POp-GS: Next Best View in 3D-Gaussian Splatting with P-Optimality¶
Conference: CVPR 2025
arXiv: 2503.07819
Code: None
Area: 3D Vision
Keywords: 3D Gaussian Splatting, uncertainty quantification, optimal experimental design, next best view, Fisher information
TL;DR¶
Introduces the P-Optimality theory from classical optimal experimental design into 3D-GS, deriving a general covariance matrix based on the Hessian matrix. Two approximation schemes, diagonal and block-diagonal, are proposed, significantly outperforming the information gain quantification of FisherRF under D-Optimality and T-Optimality criteria.
Background & Motivation¶
Although 3D-GS achieves high rendering quality, it lacks inherent uncertainty quantification capabilities, limiting its application in SLAM, active perception, and other fields:
- Limitations of FisherRF: Though it quantifies information gain via diagonal approximation of Fisher information, it neglects correlation between parameters and fails to utilize the rich literature of optimal experimental design.
- Large Covariance Matrix: 3D-GS may contain millions of parameters, making the full covariance matrix computationally and memory-wise intractable.

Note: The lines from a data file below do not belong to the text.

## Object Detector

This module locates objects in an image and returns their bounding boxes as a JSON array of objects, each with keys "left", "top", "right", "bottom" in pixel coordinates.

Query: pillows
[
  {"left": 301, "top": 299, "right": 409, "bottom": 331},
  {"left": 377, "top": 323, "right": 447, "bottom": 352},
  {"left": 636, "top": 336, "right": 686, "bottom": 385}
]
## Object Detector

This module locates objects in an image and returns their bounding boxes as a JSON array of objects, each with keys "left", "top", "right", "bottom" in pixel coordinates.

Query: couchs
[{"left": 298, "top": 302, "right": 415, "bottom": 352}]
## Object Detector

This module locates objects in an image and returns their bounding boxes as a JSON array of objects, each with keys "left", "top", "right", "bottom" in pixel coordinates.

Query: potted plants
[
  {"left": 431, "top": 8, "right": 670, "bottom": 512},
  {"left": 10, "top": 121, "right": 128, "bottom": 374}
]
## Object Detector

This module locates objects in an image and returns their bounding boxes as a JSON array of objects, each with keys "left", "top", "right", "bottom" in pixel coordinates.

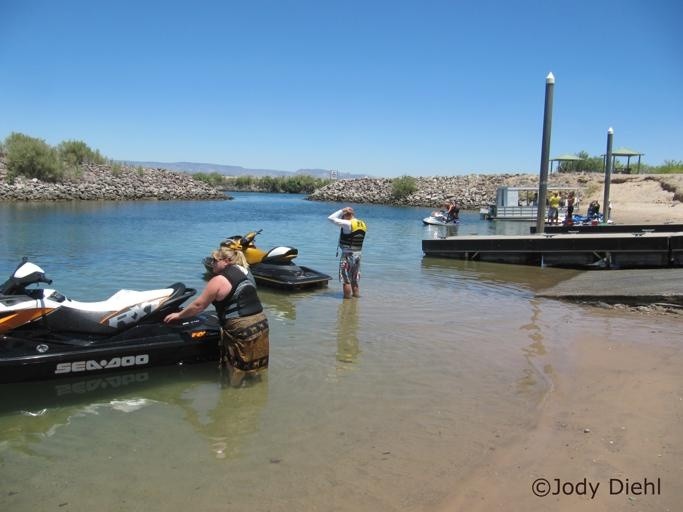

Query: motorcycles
[
  {"left": 422, "top": 210, "right": 461, "bottom": 226},
  {"left": 0, "top": 256, "right": 220, "bottom": 384},
  {"left": 201, "top": 229, "right": 333, "bottom": 290}
]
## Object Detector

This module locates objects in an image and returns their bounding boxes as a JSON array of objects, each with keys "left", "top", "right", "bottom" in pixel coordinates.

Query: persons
[
  {"left": 531, "top": 193, "right": 537, "bottom": 206},
  {"left": 547, "top": 190, "right": 611, "bottom": 225},
  {"left": 163, "top": 246, "right": 269, "bottom": 391},
  {"left": 328, "top": 206, "right": 366, "bottom": 297},
  {"left": 445, "top": 201, "right": 460, "bottom": 219}
]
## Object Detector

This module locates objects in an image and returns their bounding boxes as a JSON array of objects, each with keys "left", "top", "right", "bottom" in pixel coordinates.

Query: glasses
[{"left": 213, "top": 258, "right": 225, "bottom": 263}]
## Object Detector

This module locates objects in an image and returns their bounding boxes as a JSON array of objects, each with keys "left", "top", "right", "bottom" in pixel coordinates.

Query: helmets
[{"left": 341, "top": 207, "right": 353, "bottom": 219}]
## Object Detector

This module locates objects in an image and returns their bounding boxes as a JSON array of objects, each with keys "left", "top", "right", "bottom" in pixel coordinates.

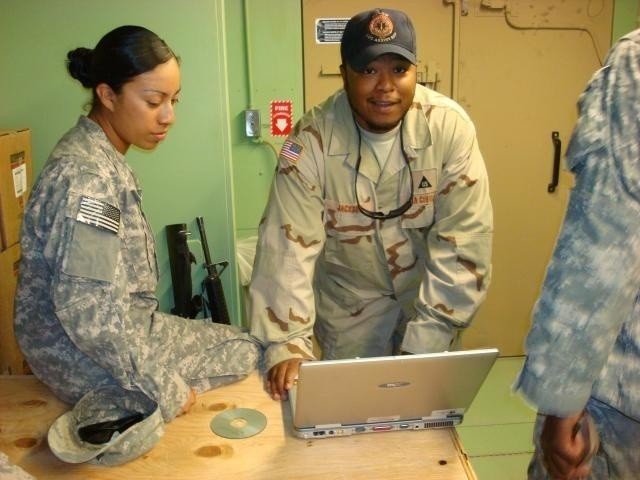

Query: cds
[{"left": 210, "top": 407, "right": 268, "bottom": 439}]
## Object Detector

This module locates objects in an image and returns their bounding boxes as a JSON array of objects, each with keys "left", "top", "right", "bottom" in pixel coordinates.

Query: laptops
[{"left": 287, "top": 347, "right": 500, "bottom": 440}]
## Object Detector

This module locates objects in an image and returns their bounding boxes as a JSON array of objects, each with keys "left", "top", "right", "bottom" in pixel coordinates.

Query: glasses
[{"left": 355, "top": 150, "right": 414, "bottom": 220}]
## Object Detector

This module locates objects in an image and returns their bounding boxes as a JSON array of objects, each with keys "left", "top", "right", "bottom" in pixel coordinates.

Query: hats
[
  {"left": 47, "top": 384, "right": 166, "bottom": 467},
  {"left": 340, "top": 7, "right": 419, "bottom": 74}
]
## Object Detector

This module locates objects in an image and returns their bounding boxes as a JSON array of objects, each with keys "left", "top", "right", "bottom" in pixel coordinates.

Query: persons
[
  {"left": 512, "top": 28, "right": 640, "bottom": 480},
  {"left": 249, "top": 7, "right": 494, "bottom": 402},
  {"left": 13, "top": 24, "right": 264, "bottom": 423}
]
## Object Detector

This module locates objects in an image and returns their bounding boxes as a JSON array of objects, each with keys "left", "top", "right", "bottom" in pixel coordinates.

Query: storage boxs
[{"left": 0, "top": 131, "right": 31, "bottom": 374}]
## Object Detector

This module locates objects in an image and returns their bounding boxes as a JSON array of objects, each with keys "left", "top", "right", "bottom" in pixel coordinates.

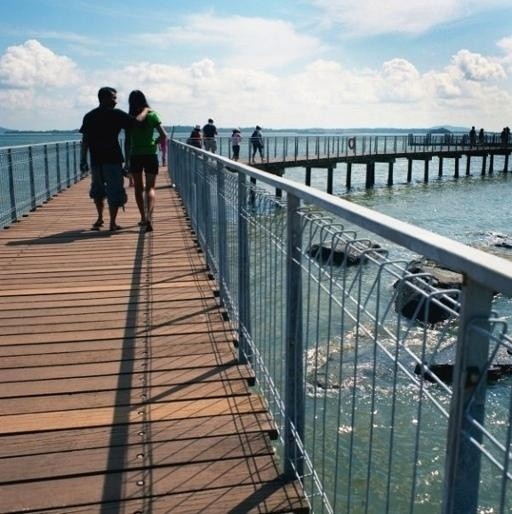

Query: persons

- Lack of Unified Framework: Existing methods independently design information metrics, lacking a systematic theoretical framework.
This work derives the covariance matrix of 3D-GS from the perspective of maximum likelihood estimation and applies P-Optimality theory to provide a family of information metric solutions.
Method¶
Overall Architecture¶
From the perspective of maximum likelihood, the covariance matrix of 3D-GS parameters \(\theta\) is \(\Sigma = \sigma_e^2 (J^TJ)^{-1}\), where \(J\) is the Jacobian of the rendering function with respect to the parameters. After adding the candidate image \(i\), the new Hessian is \(H_i = H_- + J_i^T J_i\). Information metrics are defined through different \(p\) values of P-Optimality.
Key Designs¶
1. P-Optimality-based Information Quantification Framework
- Function: Provides a unified family of information gain metrics, where different \(p\) values correspond to different geometric meanings.
- Mechanism: \(U_p(\Sigma_i) = (\frac{1}{l} \text{trace}(\Sigma_i^p))^{1/p}\). T-Optimality (\(p=1\)) represents average variance (trace), A-Optimality (\(p=-1\)) represents harmonic mean variance, D-Optimality (\(p \to 0\)) represents the volume of the covariance hyper-ellipsoid (determinant), and E-Optimality (\(p \to \pm\infty\)) represents extreme eigenvalues.
- Design Motivation: D-Optimality possesses monotonicity guarantees in active mapping (uncertainty decreases monotonically with exploration) and corresponds to the differential entropy of multivariate Gaussians from an information-theoretic perspective.
2. Block-Diagonal Covariance Approximation
- Function: Captures the correlations between parameters of the same ellipsoid on top of the diagonal approximation.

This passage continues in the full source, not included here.